In Almuhtaseb v. Gonzales, this court reconciled the REAL ID Act with Castellano-Chacon, explaining that the REAL ID Act “modified] the holding of Castellano-Chacon to bar [the court’s] review of asylum applications denied for untimeliness only when the appeal seeks review of discretionary or factual questions, but not when the appeal seeks review of constitutional claims or matters of statutory construction.” 453 F.3d 743, 748 (6th Cir.2006). The questions raised by Ka’s appeal are clearly in the former category of unreviewable determinations — factual challenges. Nowhere in any of Ka’s materials does he raise any constitutional or otherwise legal claims. These circumstances lead us to conclude that we do not have jurisdiction to review the BIA’s denial of Ka’s asylum application.

B. Withholding of Removal

Ka also challenges the BIA’s adoption and affirmance of the IJ’s decision that he “did not meet his burden of proof for withholding of removal.” Applicants qualify for withholding of removal to a particular country “if the Attorney General decides that the alien’s life or freedom would be threatened in that country because of the alien’s race, religion, nationality, membership in a particular social group, or political opinion.” 8 U.S.C. § 1231(b)(3)(A).
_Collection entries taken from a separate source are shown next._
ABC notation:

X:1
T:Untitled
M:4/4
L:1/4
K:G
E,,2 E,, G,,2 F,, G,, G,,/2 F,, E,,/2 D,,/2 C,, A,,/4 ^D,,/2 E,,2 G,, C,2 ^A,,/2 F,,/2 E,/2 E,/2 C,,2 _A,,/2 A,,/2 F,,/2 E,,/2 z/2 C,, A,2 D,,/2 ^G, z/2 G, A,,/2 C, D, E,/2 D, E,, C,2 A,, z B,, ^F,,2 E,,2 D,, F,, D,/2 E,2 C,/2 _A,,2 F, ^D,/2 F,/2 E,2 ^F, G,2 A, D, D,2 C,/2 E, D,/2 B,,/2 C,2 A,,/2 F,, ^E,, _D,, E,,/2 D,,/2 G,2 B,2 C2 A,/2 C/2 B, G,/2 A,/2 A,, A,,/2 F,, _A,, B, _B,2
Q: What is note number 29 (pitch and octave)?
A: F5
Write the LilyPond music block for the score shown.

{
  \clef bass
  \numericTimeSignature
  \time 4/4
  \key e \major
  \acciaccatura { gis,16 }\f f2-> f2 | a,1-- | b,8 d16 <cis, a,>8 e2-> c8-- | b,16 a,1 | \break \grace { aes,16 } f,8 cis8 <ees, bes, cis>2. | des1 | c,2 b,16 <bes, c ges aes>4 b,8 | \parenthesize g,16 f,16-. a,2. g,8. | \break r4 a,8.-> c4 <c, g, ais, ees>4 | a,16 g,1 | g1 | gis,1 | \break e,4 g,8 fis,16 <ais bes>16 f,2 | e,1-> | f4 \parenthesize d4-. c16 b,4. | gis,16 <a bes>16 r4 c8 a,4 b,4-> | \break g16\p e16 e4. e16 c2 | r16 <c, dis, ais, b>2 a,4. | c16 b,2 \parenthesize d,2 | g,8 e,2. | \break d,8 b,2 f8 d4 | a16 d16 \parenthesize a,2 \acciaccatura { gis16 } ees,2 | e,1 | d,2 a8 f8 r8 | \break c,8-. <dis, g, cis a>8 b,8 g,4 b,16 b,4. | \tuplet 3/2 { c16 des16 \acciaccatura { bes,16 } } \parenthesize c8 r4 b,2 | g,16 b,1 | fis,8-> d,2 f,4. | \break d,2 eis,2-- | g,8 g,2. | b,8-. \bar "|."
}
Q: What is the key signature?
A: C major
*192 Given Ka’s inability to persuade the IJ that his evidence met even the lesser showing required for asylum of a well-founded fear of future persecution, the IJ determined that “[h]e clearly ha[d] not satisfied the higher standard of proof for withholding of removal.” Withholding of removal requires an applicant to demonstrate by a “clear probability” — meaning that it is “more likely than not,” 8 C.F.R. § 1208.16(b) — that he will suffer future persecution because of his inclusion in one of the § 1231(b)(3)(A) categories. INS v. Stevie, 467 U.S. 407, 412, 104 S.Ct. 2489, 81 L.Ed.2d 321 (1984). To assess the IJ’s withholding-of-removal conclusion, then, requires a review of his asylum conclusions.

The IJ’s asylum decision rested on three distinct grounds, and the second and third grounds also serve as bases for review of the IJ’s withholding-of-removal decision. First, as discussed above, the IJ concluded that Ka’s petition was untimely and that he failed to satisfy any exception to the one-year filing requirement.